* START Information shown *

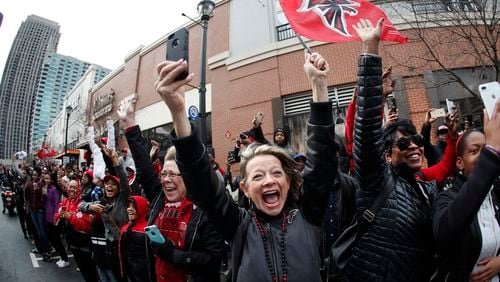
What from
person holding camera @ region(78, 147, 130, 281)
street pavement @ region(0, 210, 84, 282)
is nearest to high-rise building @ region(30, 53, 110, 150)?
street pavement @ region(0, 210, 84, 282)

* END Information shown *

Instructions to follow:
Rewrite the lines of the records above as a numbered list, omitting blank lines and leaving out the pictures.

Answer below:
1. What from
2. person holding camera @ region(78, 147, 130, 281)
3. street pavement @ region(0, 210, 84, 282)
4. is nearest to high-rise building @ region(30, 53, 110, 150)?
5. street pavement @ region(0, 210, 84, 282)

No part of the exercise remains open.